Robardo H.
Yelp
I am new in town. I love Chinese food, and am working my way through the Chinese fare offered in Lincoln. Recently I thought I would try China Inn. When you arrive, you get the distinct impression that you are on a China Restaurant ride at Disneyworld. You are assaulted by Chinese lanterns and lots of other hanging reds. I should have taken it as a sign that, but for me, the place was completely devoid of customers. Eventually a woman came out of the back and told me to sit anywhere.
She left me alone to read the entire menu multiple times. I was in the mood for seafood, but there was none available for lunch. You have to break the $30 barrier to get seafood. I wasn't that hungry. I had also been craving potstickers for a few days, so I opted for that route: I'll try some potstickers and hot and sour soup. After all, my mission is to catalogue the Chinese restaurants of Greater Lincoln, and there is no better test of culinary skill than guōtiē.
Eventually the woman finally comes back to give me a glass of water. Then a couple comes in, and she fawns over them for what seems like forever. I use the time to renew my search for seafood on the menu. I read the ENTIRE menu for a second time. I think there may be a part of the menu I am missing which contains the seafood. I notice that the menu entries are numbered, so I decide on a strategy of counting up the numbers to make sure I haven't missed anything. I immediately notice that in going from one page to another, they have left out #23. But I do NOT discover a hidden seafood section.
When the woman finally comes back to me, I tell her I am thinking about having potstickers, but I like the Chinese style sauce. I ask her if I order the potstickers, can I get some vinegar, hot chili oil, and soy sauce on the side. I ask her if they make the $8 potstickers themselves. She tells me, "No. They are made by a big corporation," which I consider an odd description, but I get the message: They are not real potstickers. They are mass-produced machine-fabricated pieces of meat-like substance excreted by machines in a factory somewhere, and purchased locally, in bulk, by the restaurant from a Costco-like facility, and kept in a deep freeze until they are ordered. OK. But when you have a hankering for potstickers, even Price Club potstickers are better than nothing.
An aside about potstickers: Historically, potstickers are very time-consuming and difficult to make. It's kind of like the unspoken agreement you have with the bartender when you order a margarita at the airport: Both you and he know he is going to have to interrupt his mass production to construct the margarita, and the silent understanding is that you will make up for it in the tip. A similar arrangement did not emerge with respect to potstickers, so they historically earned a high price on the menu. But the high prices persist even when the potstickers have become tiny excreta produced by machines.

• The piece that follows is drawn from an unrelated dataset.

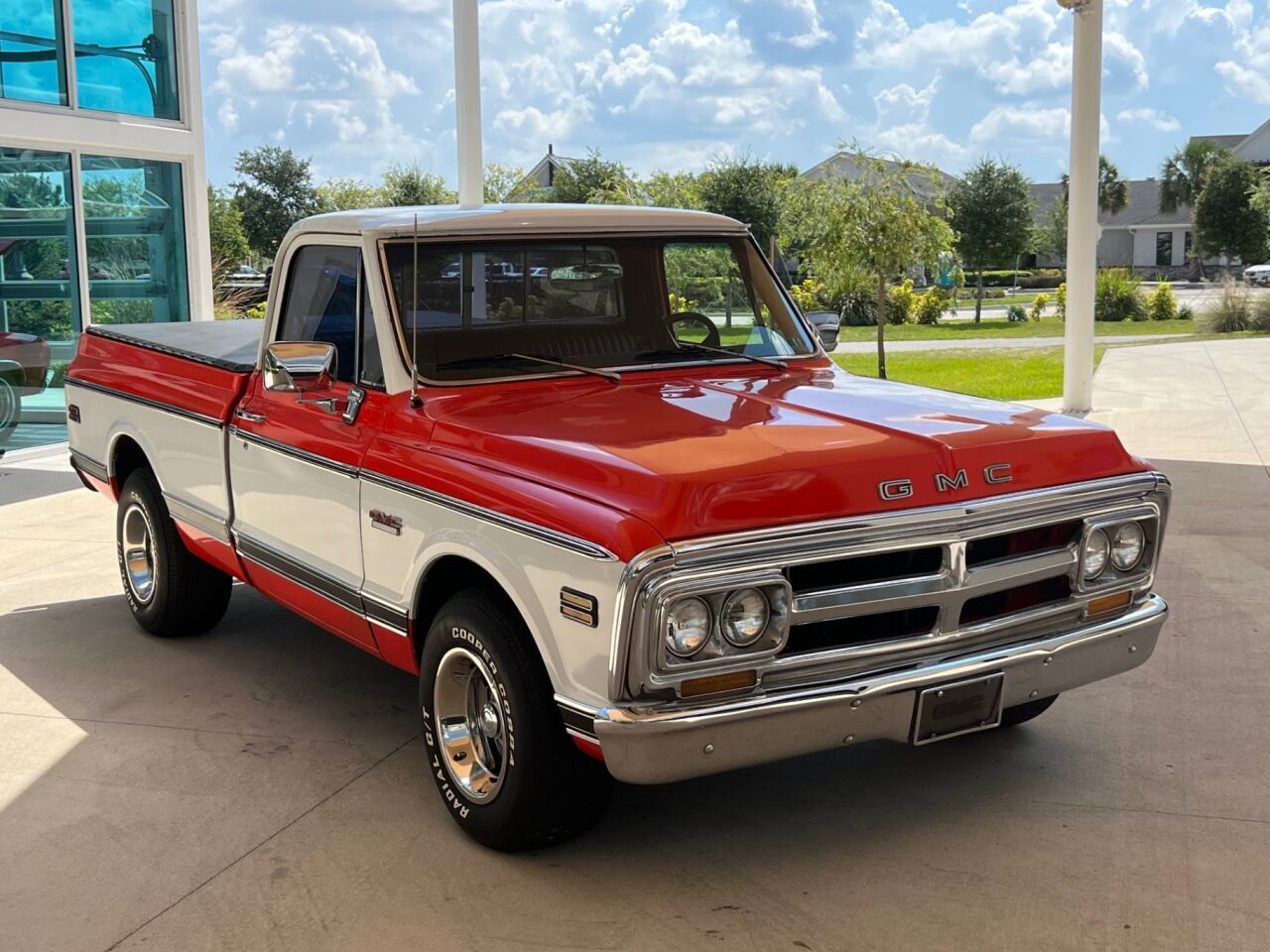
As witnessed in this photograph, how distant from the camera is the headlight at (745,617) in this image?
346 cm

I was denied my request to have my potstickers the way I like them. Instead the woman simply said they make-up their own sauce, and I should try it.
And we go back to another bout of interminable waiting. For what? The woman has now chatted-up AND SERVED the couple who came in after me when she finally brings my potstickers with a small bowl of hot and sour soup. And I mean small. My $4 soup was in one of those tiny thimble-sized bowls popular in many US Chinese restaurants, but such is not de rigueur for Lincoln, so I wasn't expecting it. Now I am hungry; I'm into the restaurant for $15 with tax and tip; and I'm going to have to stop somewhere else afterward for lunch. Oh, well. I'm looking forward to the potstickers. Maybe they will be really good. The lady brings some chopsticks, and I attack my potstickers.
With the first bite I notice that the food has gone cold. Not even luke-warm, but cold. Now I know what she was doing in the kitchen all that time while I was waiting: She was letting my food go cold. To add insult to injury, their "special sauce" tastes exactly like that weird pre-packaged stuff in little plastic packets that is called "duck sauce" in little hole-in-the-wall restaurants across the US.
I sit there steaming. Even if the potstickers are not. I realize that there is no way I can wait forever for the "lady" to come back. I take the plate to the servers' window into the kitchen, and say my potstickers are cold. Lady asks if they are frozen in the middle -- as if anything less should be acceptable. She takes the plate as if to investigate my claim. I return to my seat.
After a while I realize the absurdity of the situation, and the amount of my time wasted. I do something I have never done before: I walk out of this horrible establishment without paying. And I'm never going back.
I cannot recommend that you ever visit this poor legacy of an excuse for a restaurant. But if you do, order the number 23. And order it hot.